R: Confirm that Clustering in Covariate X-space yields an...

confirm {NU.Learning}

R Documentation

Confirm that Clustering in Covariate X-space yields an "adjusted" LTD/LRC effect-size Distribution

Description

For a given Number of Clusters, K, confirm() compares the observed distribution of LTDs or LRCs from relatively well-matched experimental units with the corresponding distribution from Purely Random Clusterings of experimental units. The larger are differences between the (blue) observed empirical CDF of effect-sizes and the (red) Purely Random CDF, the more potentially IMPORTANT are the "adjustments" resulting from focussing upon clustering (matching) of experimental units in X-space.

Usage

confirm(x, reps=100, seed=12345)

Arguments

`x`	An output object from ltdagg() or lrcagg() for a specified number of clusters, K.
`reps`	Number of simulation Replications, each with the same number, K, and sizes, N1, N2, ..., NK of Purely Random clusters.
`seed`	This (arbitrary) integer argument will be passed to the R set.seed() function.
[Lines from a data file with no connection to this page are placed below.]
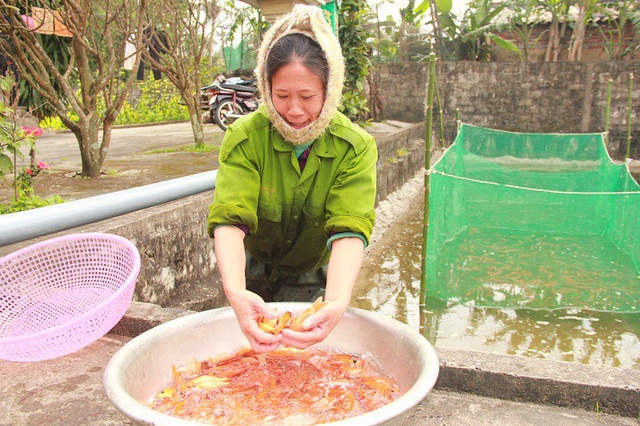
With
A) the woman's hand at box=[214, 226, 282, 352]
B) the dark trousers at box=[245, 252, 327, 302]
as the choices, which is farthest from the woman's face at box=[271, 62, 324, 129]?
the dark trousers at box=[245, 252, 327, 302]

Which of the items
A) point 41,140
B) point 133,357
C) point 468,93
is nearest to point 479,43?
point 468,93

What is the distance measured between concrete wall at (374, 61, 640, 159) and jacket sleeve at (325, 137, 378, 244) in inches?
433

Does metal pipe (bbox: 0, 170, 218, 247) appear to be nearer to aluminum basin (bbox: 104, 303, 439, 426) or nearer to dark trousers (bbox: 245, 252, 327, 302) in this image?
dark trousers (bbox: 245, 252, 327, 302)

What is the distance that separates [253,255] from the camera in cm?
209

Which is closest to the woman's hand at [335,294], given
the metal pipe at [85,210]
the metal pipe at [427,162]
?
the metal pipe at [85,210]

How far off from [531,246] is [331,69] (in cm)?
301

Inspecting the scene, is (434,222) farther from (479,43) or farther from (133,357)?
(479,43)

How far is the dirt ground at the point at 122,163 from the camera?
455cm

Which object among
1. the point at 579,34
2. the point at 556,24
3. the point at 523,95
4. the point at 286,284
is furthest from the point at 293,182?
the point at 556,24

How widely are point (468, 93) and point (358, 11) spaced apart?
15.6ft

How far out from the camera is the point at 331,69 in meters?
1.53

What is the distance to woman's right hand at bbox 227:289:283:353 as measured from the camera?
126cm

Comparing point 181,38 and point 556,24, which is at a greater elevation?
point 556,24

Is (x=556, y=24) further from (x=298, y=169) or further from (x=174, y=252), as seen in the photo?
(x=298, y=169)
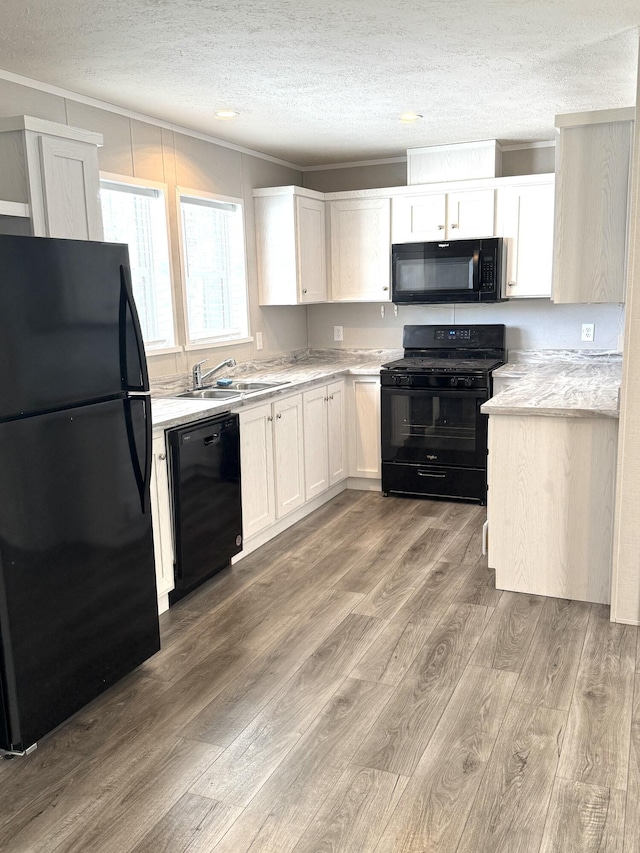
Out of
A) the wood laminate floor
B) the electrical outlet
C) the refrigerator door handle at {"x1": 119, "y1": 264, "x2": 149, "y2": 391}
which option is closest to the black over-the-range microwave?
the electrical outlet

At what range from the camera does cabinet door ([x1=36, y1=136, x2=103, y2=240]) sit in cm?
299

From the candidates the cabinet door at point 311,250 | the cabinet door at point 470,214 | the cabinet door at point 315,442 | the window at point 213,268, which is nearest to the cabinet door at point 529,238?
the cabinet door at point 470,214

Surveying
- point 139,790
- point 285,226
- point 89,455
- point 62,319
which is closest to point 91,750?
point 139,790

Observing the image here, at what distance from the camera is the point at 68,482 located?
8.12 ft

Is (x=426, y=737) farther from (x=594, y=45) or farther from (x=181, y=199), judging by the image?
(x=181, y=199)

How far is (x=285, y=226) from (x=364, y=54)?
213 cm

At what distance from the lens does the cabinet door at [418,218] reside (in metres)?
5.18

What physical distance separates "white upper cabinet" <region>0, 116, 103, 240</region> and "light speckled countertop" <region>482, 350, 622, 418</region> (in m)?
1.98

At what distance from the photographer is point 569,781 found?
219cm

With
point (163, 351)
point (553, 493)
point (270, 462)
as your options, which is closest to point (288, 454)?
point (270, 462)

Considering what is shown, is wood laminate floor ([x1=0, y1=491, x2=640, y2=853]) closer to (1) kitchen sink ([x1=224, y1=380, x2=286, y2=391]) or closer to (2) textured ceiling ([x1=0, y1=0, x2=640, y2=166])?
(1) kitchen sink ([x1=224, y1=380, x2=286, y2=391])

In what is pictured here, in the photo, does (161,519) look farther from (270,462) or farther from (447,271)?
(447,271)

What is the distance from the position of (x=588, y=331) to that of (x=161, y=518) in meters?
3.35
Knowing the value of this seed makes the output from confirm() reproducible.

Details

Making calls to confirm() for ltdagg() or lrcagg() objects resulting from different choices of K = Numbers of Clusters help the analyst decide which observed LTD or LRC effect-size distributions are (or are not) meaningfully different from Purely Random. When the X-covariates used in NUcluster() are truly "ignorable," then [i] all X-based clusters will be Purely Random, and [ii] both the number (K) and the sizes (N1, N2, ...,NK) of clusters formed will be meaningless and arbitrary. Thus the NU Strategy confirm() function simulates the empirical CDF for LTDs or LRCs resulting from purely random permutations of the Cluster ID numbers (1, 2, ...,K) assigned by ltdagg() or lrcagg(). Each permutation yields K artificial "clusters" of sizes N1, N2, ..., NK. Simulation results are accumulated for the total number of random permutations specified in the "reps=" argument of confirm(). Calls to print.confirm() and plot.confirm() provide information on comparisons of empirical CDFs for the Observed and Purely Random LTD/LRC distributions, including calculation of an observed two-sample Kolmogorov-Smirnov D-statistic using stats::ks.test. This is a non-standard use of ks.test() because the distributions being compared are DISCRETE; both contain many within-cluster TIED effect-size estimates. The p-value computed by ks.test() is not reported or saved because it is badly biased downwards due to TIED estimates. Researchers wishing to simulate a p-value for the observed KS D-statistic that is adjusted for TIES can invoke KSperm(confirm()).

Value

An output list object of class confirm:

`hiclus`	Hierarchical clustering object created by the designated method.
`dframe`	Name of data.frame containing X, trex & Y variables.
`trtm`	Name of numerical trex variable.
`yvar`	Name of numerical Y-outcome variable.
`reps`	Number of overall Replications, each with the same numbers of requested clusters.
`seed`	Integer argument passed to set.seed(). Knowing which seed value was used in the call to confirm() makes not only the NULL distribution of observed LTDs or LRCs reproducible but also makes the NULL distribution of D-statistics (adjusted for ties) from a subsequent call to KSperm() reproducible.
`nclus`	Number of clusters requested.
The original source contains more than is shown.